* [OBJECTIVE 1]:
Decide whether each statement agrees with the hedge fund text. Answer yes or no, and quote the words of the text that decide it.
(a) December 2013 showed the biggest drop in the SS&C GlobeOp Capital Movement Index since September 2009.
(b) SS&C GlobeOp's Hedge Fund Performance Index rose about twice as much as the MSCI World Index in 2013.
(c) The Reuters headline appeared on January 13th, 2014.

Helped by floods of quantitative easing, many global stocks have reached new highs in 2013.¹
You would think that investors would now hedge their bets
and move to hedge funds to protect their assets and establish a meaningful diversification. The smart
money has done this, maintaining a significant allocation to hedge funds.
INVESTORS EXIT HEDGE FUNDS AT FASTEST RATE IN FOUR YEARS
Investors exit hedge funds at fastest rate in four years
, says a Reuters headline on January 13th, 2014. The article refers to the SS&C GlobeOp Capital Movement Index which calculates monthly hedge fund subscriptions (in-flows) less redemptions (out-flows). With −3.56 percent, December 2013 showed the biggest drop since September 2009. The article continues that while the end of the year period usually sees a pick-up in redemptions as investors look to move money around their portfolio ahead of the New Year, December’s reading is notably high. In the same month last year the index measured minus 2.61 percent.
²
For 2013, SS&C GlobeOp’s Hedge Fund Performance Index was up 12.32 percent, which is about half of the return of the MSCI World Index. So, hedge funds have performed well, but maybe not good enough?
Today (January 14th, 2014), as I write this introduction, another interesting story: Global stocks fall on concerns about earnings
—is angst coming back to the markets?³ Right now, we don’t know what will happen and may soon enter an environment where investors wish they had invested more in hedge funds and absolute return strategies than in long-only equity.

* [RECORD EXCERPTS]:
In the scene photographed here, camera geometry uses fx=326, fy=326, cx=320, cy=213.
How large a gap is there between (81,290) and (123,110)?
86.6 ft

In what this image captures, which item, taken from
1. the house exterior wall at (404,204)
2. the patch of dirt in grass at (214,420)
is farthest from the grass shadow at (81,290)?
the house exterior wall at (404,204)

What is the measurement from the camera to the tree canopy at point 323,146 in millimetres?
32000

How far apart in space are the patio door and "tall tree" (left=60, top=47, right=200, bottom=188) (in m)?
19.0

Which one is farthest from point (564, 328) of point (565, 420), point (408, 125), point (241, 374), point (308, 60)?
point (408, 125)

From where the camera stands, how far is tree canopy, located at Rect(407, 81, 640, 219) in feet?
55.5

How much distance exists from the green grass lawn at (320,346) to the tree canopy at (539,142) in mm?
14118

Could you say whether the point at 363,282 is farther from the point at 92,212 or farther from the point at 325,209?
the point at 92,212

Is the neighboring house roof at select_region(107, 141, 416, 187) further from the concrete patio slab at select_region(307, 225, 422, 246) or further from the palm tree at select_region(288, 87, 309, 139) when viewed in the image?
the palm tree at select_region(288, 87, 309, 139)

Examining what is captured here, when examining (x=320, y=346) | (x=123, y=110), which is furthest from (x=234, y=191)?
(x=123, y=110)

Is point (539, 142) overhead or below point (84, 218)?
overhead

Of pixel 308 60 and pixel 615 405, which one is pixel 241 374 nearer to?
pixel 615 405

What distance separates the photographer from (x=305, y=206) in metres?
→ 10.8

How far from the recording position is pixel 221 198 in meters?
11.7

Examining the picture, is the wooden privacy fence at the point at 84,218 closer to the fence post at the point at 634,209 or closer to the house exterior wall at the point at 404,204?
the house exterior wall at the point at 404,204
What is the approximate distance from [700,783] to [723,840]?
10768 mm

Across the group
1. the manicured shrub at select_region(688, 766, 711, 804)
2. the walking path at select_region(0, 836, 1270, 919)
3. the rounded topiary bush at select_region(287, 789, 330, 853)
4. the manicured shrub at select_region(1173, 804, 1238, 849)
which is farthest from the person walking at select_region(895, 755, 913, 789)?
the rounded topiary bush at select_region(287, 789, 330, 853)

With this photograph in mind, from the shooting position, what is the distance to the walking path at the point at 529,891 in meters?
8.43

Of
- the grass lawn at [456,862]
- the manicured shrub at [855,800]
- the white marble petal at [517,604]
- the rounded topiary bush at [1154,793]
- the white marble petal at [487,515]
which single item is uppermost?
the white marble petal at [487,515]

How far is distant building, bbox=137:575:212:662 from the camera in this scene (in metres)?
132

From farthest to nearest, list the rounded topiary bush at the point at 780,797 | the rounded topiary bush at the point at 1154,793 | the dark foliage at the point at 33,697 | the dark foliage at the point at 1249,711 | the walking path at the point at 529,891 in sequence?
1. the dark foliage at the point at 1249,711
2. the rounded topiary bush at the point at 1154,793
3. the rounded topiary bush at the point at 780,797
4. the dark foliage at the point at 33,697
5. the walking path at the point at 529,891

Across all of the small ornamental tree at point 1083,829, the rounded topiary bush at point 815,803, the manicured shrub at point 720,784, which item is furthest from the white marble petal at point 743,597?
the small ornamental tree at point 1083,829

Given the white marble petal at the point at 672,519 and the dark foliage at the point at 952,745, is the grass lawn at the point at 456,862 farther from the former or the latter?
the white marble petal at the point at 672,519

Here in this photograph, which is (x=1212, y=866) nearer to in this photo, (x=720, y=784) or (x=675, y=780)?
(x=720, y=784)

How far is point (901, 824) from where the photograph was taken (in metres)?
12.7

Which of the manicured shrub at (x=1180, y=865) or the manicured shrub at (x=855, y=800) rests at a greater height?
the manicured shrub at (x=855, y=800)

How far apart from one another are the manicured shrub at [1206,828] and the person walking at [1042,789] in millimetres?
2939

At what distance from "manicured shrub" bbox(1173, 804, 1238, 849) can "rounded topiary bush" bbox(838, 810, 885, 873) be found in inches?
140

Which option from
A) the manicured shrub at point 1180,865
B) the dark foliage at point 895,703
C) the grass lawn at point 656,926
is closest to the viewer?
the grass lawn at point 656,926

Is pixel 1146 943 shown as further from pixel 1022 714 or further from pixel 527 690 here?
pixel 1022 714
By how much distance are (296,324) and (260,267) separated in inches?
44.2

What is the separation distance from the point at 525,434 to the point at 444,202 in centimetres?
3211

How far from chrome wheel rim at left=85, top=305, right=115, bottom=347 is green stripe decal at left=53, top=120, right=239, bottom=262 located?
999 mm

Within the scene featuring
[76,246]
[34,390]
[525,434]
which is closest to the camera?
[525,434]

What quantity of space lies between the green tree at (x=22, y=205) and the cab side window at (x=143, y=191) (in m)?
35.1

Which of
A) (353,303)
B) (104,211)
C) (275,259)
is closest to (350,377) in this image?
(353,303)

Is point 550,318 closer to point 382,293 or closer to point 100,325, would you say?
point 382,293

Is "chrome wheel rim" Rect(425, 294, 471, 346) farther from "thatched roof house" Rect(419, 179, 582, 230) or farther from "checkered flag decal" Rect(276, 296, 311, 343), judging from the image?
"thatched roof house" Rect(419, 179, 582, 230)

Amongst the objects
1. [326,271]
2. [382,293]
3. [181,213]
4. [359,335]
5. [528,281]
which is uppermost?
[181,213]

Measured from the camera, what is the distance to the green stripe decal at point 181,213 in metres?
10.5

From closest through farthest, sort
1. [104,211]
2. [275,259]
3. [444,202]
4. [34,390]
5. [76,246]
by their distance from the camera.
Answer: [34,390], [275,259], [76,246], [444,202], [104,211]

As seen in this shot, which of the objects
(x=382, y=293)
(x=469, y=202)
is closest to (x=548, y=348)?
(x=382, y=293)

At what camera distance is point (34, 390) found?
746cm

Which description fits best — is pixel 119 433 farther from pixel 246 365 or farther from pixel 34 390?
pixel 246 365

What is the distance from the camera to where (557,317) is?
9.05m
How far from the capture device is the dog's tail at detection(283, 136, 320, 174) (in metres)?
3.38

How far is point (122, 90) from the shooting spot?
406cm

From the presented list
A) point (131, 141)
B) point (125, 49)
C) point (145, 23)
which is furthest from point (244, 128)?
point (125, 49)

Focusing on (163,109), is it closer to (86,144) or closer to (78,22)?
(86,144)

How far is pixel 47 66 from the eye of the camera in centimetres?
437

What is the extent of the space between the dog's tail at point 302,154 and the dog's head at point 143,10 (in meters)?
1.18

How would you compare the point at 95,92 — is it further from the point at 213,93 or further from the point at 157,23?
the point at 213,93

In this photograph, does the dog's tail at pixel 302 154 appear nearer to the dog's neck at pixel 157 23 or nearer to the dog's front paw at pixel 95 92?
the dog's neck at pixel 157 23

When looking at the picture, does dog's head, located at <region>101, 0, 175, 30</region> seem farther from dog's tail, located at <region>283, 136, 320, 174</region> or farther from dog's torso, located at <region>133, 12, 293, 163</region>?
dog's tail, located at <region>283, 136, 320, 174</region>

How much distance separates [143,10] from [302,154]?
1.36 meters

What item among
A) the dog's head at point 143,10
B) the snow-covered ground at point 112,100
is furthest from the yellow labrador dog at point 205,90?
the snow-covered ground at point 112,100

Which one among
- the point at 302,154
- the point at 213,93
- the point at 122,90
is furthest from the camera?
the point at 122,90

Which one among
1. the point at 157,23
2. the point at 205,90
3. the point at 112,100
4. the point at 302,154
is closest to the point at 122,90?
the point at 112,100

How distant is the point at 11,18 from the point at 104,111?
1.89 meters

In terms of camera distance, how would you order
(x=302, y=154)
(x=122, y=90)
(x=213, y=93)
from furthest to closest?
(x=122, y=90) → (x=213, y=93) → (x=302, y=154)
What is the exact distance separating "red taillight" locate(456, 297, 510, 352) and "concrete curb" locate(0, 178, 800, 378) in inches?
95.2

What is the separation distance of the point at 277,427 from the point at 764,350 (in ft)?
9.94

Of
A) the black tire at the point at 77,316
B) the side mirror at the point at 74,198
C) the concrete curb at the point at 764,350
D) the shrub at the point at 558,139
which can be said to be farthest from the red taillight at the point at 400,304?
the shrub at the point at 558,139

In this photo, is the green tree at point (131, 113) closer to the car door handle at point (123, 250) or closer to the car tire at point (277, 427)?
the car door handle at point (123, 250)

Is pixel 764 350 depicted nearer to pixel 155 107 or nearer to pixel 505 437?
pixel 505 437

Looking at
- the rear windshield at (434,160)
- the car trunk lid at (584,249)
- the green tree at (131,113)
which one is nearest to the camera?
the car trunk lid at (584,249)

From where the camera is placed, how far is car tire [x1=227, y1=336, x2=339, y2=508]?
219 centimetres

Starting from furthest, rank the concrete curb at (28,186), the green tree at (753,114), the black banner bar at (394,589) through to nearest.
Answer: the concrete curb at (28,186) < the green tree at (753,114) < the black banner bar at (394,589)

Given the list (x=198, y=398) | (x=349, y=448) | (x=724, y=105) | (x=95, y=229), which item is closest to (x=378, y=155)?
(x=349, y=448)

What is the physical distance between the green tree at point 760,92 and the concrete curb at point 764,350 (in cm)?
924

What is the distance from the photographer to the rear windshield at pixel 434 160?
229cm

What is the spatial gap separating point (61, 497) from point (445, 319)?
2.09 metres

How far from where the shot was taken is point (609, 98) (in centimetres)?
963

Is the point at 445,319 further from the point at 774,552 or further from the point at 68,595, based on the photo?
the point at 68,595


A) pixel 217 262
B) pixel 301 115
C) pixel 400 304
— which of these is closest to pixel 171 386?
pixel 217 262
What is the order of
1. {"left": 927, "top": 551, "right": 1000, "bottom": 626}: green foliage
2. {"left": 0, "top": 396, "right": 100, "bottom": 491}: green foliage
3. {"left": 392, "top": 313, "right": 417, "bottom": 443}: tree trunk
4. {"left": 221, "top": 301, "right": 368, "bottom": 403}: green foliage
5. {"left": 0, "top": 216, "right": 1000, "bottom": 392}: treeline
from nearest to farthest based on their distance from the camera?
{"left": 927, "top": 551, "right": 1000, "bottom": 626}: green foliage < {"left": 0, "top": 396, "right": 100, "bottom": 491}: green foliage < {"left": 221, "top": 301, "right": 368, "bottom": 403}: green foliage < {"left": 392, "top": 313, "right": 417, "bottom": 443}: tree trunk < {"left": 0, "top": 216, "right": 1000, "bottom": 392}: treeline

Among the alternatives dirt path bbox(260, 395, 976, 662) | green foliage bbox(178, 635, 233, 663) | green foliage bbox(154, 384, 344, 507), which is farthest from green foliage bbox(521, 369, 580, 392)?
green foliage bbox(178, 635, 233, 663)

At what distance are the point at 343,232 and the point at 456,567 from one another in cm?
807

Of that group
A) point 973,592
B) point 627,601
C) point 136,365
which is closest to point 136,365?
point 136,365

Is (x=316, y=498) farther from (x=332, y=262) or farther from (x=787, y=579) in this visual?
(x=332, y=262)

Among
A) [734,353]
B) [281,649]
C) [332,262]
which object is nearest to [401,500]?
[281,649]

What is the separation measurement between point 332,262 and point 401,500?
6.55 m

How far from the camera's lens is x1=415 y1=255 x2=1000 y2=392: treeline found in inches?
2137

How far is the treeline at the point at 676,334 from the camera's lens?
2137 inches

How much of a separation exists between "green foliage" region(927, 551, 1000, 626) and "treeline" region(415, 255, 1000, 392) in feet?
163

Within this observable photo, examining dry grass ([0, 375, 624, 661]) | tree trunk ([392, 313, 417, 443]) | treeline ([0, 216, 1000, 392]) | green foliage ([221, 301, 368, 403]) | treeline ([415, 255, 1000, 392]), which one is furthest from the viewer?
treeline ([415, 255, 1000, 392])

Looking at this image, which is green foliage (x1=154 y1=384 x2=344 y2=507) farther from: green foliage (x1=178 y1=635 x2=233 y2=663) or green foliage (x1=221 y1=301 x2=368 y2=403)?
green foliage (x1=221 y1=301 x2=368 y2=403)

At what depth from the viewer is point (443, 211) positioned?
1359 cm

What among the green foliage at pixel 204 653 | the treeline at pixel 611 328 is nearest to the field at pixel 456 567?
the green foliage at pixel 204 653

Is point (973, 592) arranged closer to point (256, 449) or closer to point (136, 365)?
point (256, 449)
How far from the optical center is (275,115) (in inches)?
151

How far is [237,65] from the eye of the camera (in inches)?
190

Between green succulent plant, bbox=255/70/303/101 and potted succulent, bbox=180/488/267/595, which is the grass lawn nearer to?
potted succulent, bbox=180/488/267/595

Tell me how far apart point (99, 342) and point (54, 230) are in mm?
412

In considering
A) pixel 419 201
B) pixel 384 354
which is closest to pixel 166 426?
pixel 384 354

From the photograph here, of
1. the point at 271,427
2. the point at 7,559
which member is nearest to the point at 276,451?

* [OBJECTIVE 2]:
Copy out the rows from the line holding "Tell me how" through the end of the rows, both ends included, without changing anything.

* [TASK OUTPUT 1]:
(a) Yes: "With −3.56 percent, December 2013 showed the biggest drop since September 2009."
(b) No: "For 2013, SS&C GlobeOp’s Hedge Fund Performance Index was up 12.32 percent, which is about half of the return of the MSCI World Index."
(c) Yes: "says a Reuters headline on January 13th, 2014."

* [TASK OUTPUT 2]:
Tell me how far apart point (99, 342) and point (54, 230) are in mm?
412

In considering
A) pixel 419 201
B) pixel 384 354
which is closest to pixel 166 426?
pixel 384 354

From the photograph here, of
1. the point at 271,427
2. the point at 7,559
which member is nearest to the point at 276,451?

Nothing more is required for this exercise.